The National Commission on Police Reform (Spanish Comisión Nacional para la Reforma Policial, CONAREPOL) was a 2006 Venezuelan national commission which, in consultation with police and local communities, examined law enforcement in Venezuela and proposed reforms. The Commission was made up of ministerial officials, state governors, National Assembly representatives, academics, researchers and civil society representatives.

It consulted with all national sectors, including business and community leaders, commissioned studies and consulted international experts on police and police reform. "The Commission undertook extensive consultations with the police (through workshops, questionnaires, and interviews) and the community (meetings, suggestion boxes) and gathered an unprecedented amount of data from state and municipal police agencies, while also conducting a national victim survey."

CONAREPOL's findings presented a shocking but, to Venezuelans, familiar picture of widespread police corruption, extrajudicial killings, lack of equipment and training, and, a lack of basic elements of good police practice such as an operational manual for police procedures. CONAREPOL reported in January 2007, with proposals for reforms. The Commission recommended a new model of policing, with a greater emphasis on crime prevention and cooperation with local communities, and that the police should be specifically trained in human rights.

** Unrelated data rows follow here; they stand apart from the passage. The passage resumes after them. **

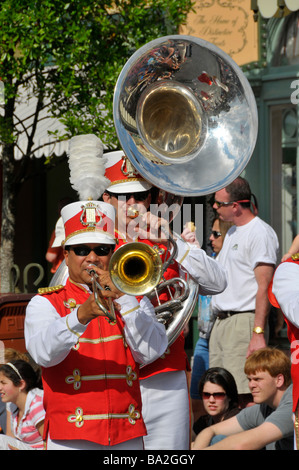 Band in Parade along Main Street at Walt Disney Magic Kingdom Theme Park Orlando Florida Central - Stock Photo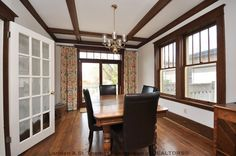 Dining room with wood trim and ceiling beams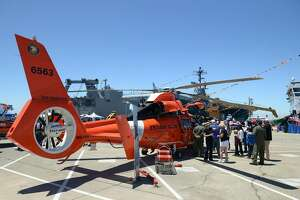 A rescue helicopter from Coast Guard Air Station San Francisco is on display at the inaugural Coast Guard Festival in Alameda.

The Commission recommended the creation of a new national police force with high professional standards in order to implement the new model. This led to the setting up of the Bolivarian National Police in 2008 and the Experimental Security University in 2009 to provide the recommended training. In the first six months of operations, rates of murder and robbery fell around 60% in the pilot areas the National Police was active in.

Background
In 1958 Venezuela overthrew the dictator Marcos Pérez Jiménez, but for much of the 1958-1998 period the criminal justice and law enforcement system established under Jiménez and the earlier dictator Juan Vicente Gómez was not substantially reformed, and "the criminal justice system remained a blemish on this image of democracy". A small 1987 survey found that 74% of prisoners said that the police tortured them. The police relied heavily on obtaining confession evidence, and for poor defendants a lack of effective defence lawyers "led to frequent convictions of innocent people".

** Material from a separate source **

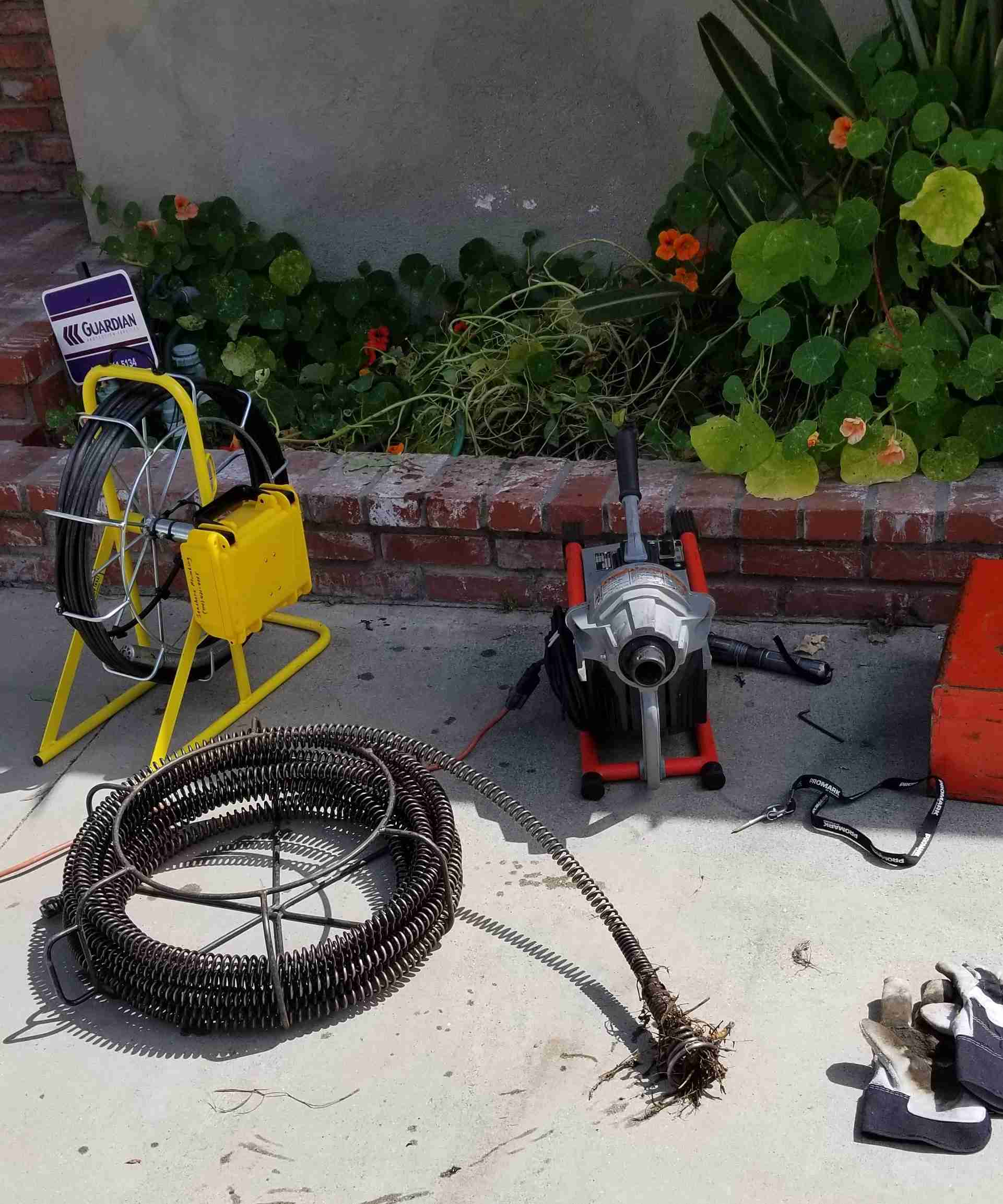 Servicing Sewer and Drain lines with camera and rooter cable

Other aspects of the justice system conspired to make this worse: "Venezuelan criminal procedure crushed poor and uneducated defendants in its Kafkaesque gears." Prisons were extremely violent, with a high probability of death or rape; and about 70% of prisoners were awaiting a judge's decision. After some years of public pressure, 1998 saw the drafting of a radically reformed criminal law, which came into effect in July 1999.

According to one academic, these changes, which substantially reduced police powers of detention (although pressure from police chiefs and politicians later widened them somewhat), may have led to an increase in police violence. The police's tradition of a punitive style of policing is reflected in a high rate of death from "resisting authority" - a concept which "is very vague and appears to be used to cover a multitude of incidents in which the police either kidnap and murder civilians, or shoot them in the encounter without any justification."

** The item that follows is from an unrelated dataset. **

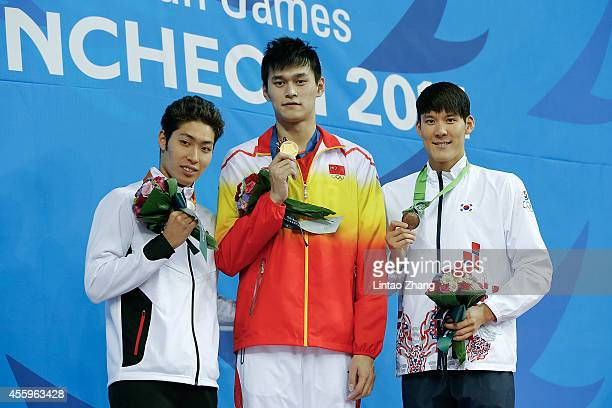 Silver medalist Kosuke Hagino of Japan Gold medalist Sun Yang of China and Bronze medalists Park Taehwan of South Korea celebrate during the medal...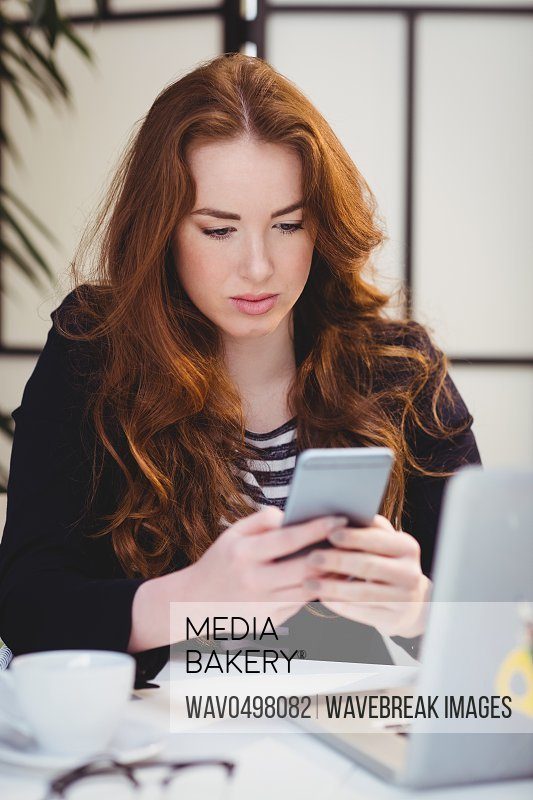 Beautiful young female executive using mobile phone at creative office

There were nearly 10,000 such cases between 2000 and 2005, and around two-thirds of these are classifiable as police murders, according to the Public Prosecutor. These "resisting authority" deaths increased dramatically after the 1999 criminal law revision (by over 50% in 2000). The 1355 civilians killed in this way in 2005 amounted to a death rate of 5 per 100,000 inhabitants - higher than many countries' total homicide rate that year.

Venezuela in 2006 had around 116,000 police officers amounting to a very high rate of around 426 per 100,000 inhabitants. Law enforcement in Venezuela has however long been highly fragmented, with a number of national agencies, two dozen state agencies, and (since 1989) around 100 municipal forces. As a result, legislative projects for the creation of a national police agency had appeared in 1974, 1976, 1987, 1990, 2001, and 2004.

In addition, the police were widely seen as often corrupt and involved in crimes, and crime rates had been rising since the 1980s. Trust in most police is generally low (particularly in Caracas, with some exceptions for municipal police of wealthier municipalities in Caracas), and only around a third of violent crimes are reported to the police, with half of survey respondents citing a lack of belief that the police would do anything.

Activities
In 2006 the then Minister of the Interior and Justice, Jesse Chacón, announced the National Commission on Police Reform (CONAREPOL) would examine policing in depth and propose reforms. The Commission was made up of ministerial officials, state governors, National Assembly representatives, academics, researchers and civil society representatives. It consulted with all national sectors, including business and community leaders, commissioned studies and consulted international experts on police and police reform.

"The Commission undertook extensive consultations with the police (through workshops, questionnaires, and interviews) and the community (meetings, suggestion boxes) and gathered an unprecedented amount of data from state and municipal police agencies, while also conducting a national victim survey." Around 75,000 people participated in the community consultations.

Findings
CONAREPOL reported various findings of the state of law enforcement in Venezuela. One of the findings was that the third largest category of crimes was bribes demanded by public officials - with the overwhelming majority of demands coming from police or National Guard (which also has a policing role). Besides that, CONAREPOL "found that entry requirements vary quite markedly among agencies. For example, only 17% demand a particular level of education, and only 16% require a certain level of physical proficiency, while only about 30% require applicants to show that they do not have a criminal record".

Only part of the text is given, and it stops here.